Hi, Another outage yesterday... and still the same issue. I see there has been no reaction to this issue so far. Does anyone at AdGuard care ? I can help for tests if needed, just ask.

maretodoric commented 4 months ago

I can configure the same behavior on my end. It's quite annoying considering I have many other services running in LAN requiring DNS to work.

UDP connection to Adguard port 53 is working when testing via netcat. But when I issue dig against it, it's timing out. And I've even set timeout to 60 seconds, no reply within the timeout.

Taverius commented 3 months ago

Hit this today, wow its annoying. My whole network ground to a halt.

Taverius commented 3 months ago

Further research shows multiple issues regarding this, and I found 2 solutions in #4317:

The reason is the timeout on the request to the AdGuard service is longer than the DNS timeout, so all non-cached, not explicitly allowed requests get timed out.

I wonder if it would be a good idea to add the allow rule thing to the configuration wiki where it talks about local domains, so we don't send our internal domain requests to the AG service for a useless check.

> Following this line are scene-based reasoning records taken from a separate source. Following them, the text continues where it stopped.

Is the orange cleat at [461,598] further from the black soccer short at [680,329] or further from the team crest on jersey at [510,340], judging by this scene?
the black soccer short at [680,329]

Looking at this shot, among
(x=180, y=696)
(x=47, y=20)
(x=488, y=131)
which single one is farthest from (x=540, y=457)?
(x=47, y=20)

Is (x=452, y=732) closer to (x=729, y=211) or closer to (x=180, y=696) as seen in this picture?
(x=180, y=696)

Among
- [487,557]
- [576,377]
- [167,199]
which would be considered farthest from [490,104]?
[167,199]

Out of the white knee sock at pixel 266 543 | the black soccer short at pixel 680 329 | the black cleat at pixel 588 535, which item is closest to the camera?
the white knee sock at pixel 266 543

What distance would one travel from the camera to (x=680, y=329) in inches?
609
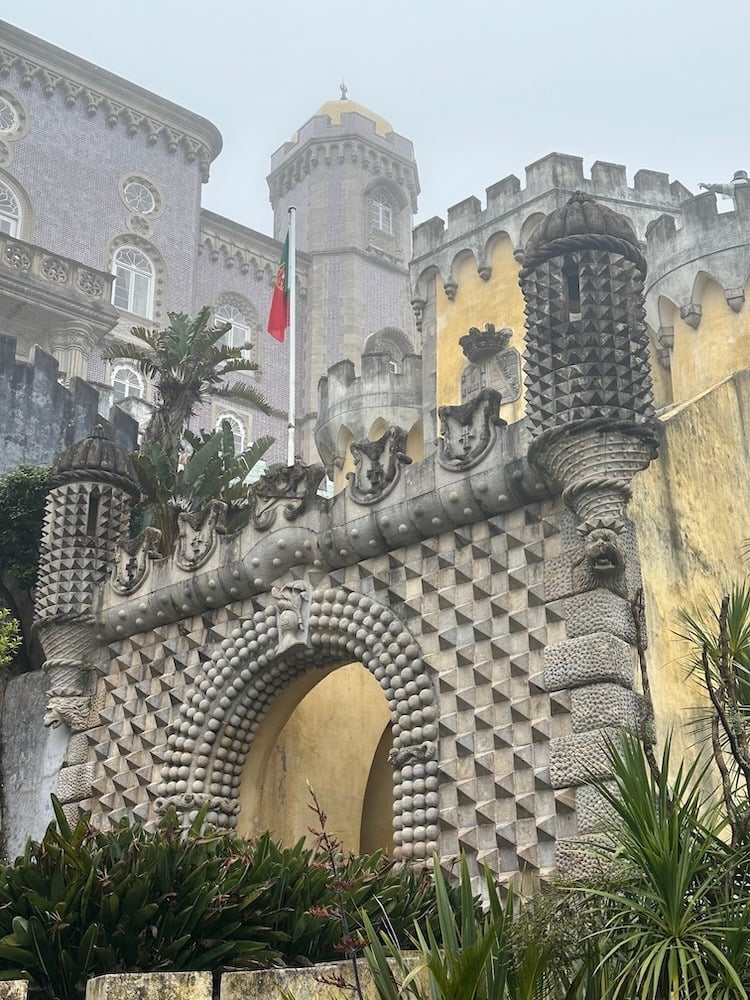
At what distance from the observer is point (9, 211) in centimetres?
3516

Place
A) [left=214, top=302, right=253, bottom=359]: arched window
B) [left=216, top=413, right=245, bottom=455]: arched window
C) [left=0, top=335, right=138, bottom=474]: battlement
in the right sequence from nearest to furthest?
[left=0, top=335, right=138, bottom=474]: battlement, [left=216, top=413, right=245, bottom=455]: arched window, [left=214, top=302, right=253, bottom=359]: arched window

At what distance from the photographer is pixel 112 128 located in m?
37.8

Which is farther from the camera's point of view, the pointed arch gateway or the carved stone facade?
the pointed arch gateway

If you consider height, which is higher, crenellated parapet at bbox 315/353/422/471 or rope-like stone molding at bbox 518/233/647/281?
crenellated parapet at bbox 315/353/422/471

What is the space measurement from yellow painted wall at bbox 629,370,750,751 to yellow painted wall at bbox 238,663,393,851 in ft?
12.3

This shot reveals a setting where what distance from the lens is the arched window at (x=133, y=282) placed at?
37406 millimetres

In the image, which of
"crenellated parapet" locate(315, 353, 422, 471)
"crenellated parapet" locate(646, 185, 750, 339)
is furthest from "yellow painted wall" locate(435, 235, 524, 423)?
"crenellated parapet" locate(646, 185, 750, 339)

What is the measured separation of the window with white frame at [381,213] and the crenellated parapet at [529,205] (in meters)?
20.0

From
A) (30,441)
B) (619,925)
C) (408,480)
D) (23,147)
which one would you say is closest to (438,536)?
(408,480)

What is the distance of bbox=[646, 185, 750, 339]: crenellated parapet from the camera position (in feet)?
59.8

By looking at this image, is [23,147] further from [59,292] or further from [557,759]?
[557,759]

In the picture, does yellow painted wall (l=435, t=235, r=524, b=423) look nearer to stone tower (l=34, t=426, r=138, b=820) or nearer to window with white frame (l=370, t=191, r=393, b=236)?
stone tower (l=34, t=426, r=138, b=820)

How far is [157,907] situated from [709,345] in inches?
488

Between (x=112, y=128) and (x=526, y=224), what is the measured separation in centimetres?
1898
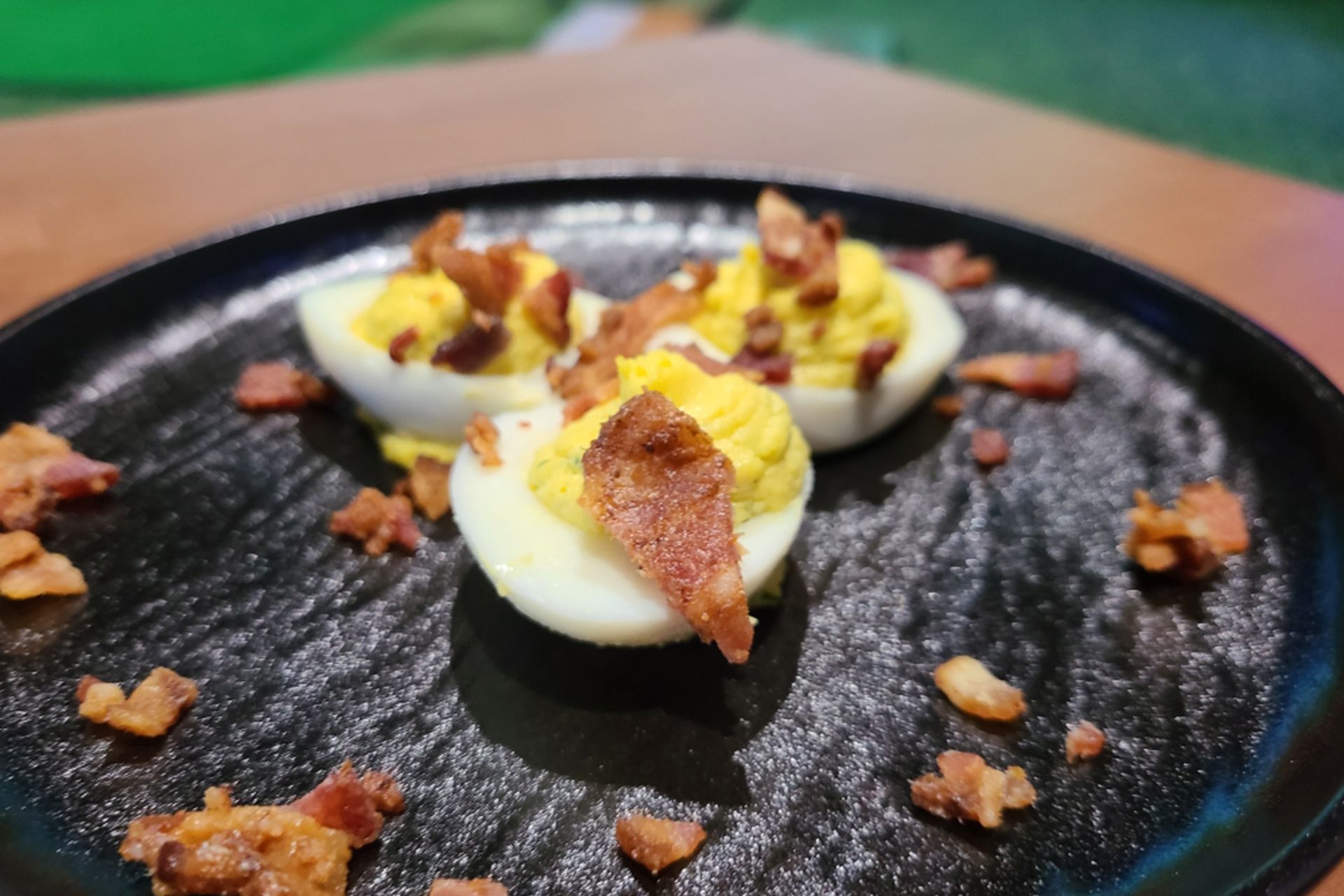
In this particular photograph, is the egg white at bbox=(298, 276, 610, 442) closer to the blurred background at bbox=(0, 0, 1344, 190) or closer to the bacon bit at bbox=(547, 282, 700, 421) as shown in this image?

Zerorigin commented 2 months ago

Further research shows multiple issues regarding this, and I found 2 solutions in #4317:

  • Disable safe browsing, either:

    • By setting safebrowsing_enabled to false in the YAML
    • Uncheck "Use AdGuard browsing security service" under Settings -> General Settings.
  • Make an allow rule for your LAN domain, for example:

    • @@||*.lan^$important in the custom filtering rules.

The reason is the timeout on the request to the AdGuard service is longer than the DNS timeout, so all non-cached, not explicitly allowed requests get timed out.

I wonder if it would be a good idea to add the allow rule thing to the configuration wiki where it talks about local domains, so we don't send our internal domain requests to the AG service for a useless check.

In some specific environments, AdGuard's service interfaces are blocked, which can also lead to this issue, so we need some alternate solutions to this problem.